Yay - got the 120 stars as Mario on SMG1 over the weekend. Now to get all of them as annoying slippery Luigi before I shell out for SMG2.


----------



## tommers (Nov 17, 2012)

Our 3 year old just deleted my wife's 61 star save game.

I left him alone for 2 minutes.


----------



## fen_boy (Nov 17, 2012)

I still have 241 stars on this and I cannot do the last one.  me and fen_child_major must have tried over 1000 times.


----------



## tommers (Nov 17, 2012)

241?!?!?!?  Fucking hell.  We were on world 6 and thought that was the last one.  How many are there?


----------



## tommers (Jan 1, 2013)

Super Mario Galaxy and how it saved my soul...

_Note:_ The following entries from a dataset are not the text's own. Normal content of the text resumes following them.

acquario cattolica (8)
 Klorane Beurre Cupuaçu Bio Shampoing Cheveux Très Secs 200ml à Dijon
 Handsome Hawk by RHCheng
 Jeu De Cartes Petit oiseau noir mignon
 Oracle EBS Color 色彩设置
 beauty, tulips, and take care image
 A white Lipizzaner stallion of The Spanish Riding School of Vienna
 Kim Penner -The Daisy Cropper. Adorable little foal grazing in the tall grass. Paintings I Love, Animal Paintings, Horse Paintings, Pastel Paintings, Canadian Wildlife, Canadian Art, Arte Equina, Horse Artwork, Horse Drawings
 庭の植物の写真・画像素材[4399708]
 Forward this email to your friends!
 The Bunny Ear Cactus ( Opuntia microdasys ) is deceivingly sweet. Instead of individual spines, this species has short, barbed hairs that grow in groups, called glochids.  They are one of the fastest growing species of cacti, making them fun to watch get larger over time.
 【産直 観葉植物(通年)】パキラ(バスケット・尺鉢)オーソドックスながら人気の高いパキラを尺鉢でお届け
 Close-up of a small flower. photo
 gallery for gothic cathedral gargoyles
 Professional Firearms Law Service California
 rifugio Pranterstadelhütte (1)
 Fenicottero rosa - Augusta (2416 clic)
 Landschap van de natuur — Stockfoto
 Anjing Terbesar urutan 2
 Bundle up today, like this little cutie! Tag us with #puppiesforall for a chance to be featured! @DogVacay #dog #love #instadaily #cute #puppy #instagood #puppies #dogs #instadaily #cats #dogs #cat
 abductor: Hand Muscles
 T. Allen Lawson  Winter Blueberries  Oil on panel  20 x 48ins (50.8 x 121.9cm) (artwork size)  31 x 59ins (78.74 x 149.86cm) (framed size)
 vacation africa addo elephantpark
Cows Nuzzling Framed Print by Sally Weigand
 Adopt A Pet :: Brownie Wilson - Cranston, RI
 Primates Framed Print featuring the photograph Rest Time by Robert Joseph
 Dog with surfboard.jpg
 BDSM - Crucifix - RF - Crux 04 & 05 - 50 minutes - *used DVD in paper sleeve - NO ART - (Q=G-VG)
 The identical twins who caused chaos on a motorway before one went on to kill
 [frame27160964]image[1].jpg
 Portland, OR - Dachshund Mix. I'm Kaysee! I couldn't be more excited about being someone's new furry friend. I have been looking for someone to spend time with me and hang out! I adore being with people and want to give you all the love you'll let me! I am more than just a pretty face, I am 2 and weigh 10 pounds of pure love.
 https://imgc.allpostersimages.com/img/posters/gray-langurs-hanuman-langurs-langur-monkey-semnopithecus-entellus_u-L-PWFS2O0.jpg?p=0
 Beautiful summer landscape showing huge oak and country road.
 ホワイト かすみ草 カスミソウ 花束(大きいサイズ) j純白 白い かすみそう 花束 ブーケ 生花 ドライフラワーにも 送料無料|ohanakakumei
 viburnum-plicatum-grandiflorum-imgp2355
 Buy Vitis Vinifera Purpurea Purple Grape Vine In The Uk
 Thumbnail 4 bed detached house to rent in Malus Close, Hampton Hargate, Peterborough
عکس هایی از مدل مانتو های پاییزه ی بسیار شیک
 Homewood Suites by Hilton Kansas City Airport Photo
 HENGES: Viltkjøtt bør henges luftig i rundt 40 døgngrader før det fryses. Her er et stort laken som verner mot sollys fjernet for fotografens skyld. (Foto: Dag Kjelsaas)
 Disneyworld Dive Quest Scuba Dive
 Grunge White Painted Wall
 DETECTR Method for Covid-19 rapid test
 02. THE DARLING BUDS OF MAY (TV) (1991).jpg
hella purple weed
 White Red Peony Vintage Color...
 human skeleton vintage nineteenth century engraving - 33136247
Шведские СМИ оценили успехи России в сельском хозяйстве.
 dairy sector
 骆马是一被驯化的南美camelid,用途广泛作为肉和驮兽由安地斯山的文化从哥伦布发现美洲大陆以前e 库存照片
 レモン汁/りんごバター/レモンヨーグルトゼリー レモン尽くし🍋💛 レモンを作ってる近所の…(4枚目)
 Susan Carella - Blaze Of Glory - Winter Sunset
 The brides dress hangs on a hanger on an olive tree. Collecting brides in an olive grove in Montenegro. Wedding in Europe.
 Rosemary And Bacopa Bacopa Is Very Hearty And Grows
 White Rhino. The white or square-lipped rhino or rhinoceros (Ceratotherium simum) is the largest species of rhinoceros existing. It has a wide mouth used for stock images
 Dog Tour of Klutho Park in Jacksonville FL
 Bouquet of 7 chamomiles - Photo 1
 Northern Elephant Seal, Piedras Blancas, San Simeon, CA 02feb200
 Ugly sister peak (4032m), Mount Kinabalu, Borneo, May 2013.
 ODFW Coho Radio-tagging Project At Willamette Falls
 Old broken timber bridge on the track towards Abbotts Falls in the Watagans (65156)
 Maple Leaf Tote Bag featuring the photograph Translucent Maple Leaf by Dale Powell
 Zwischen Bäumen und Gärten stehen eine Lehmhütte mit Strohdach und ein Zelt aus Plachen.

http://thebaneofqueequeg.blogspot.co.uk/2012/12/super-mario-galaxy-and-how-it-saved-my.html


----------



## fen_boy (Jan 3, 2013)

tommers said:


> 241?!?!?!? Fucking hell. We were on world 6 and thought that was the last one. How many are there?


 
Only just seen this. There are 7 worlds with 120 stars, but then you get to go through again looking for all the green stars with Luigi then once you're at 240 stars (and 9999 star bits) you unlock the grandmaster galaxy and there are two on that.


----------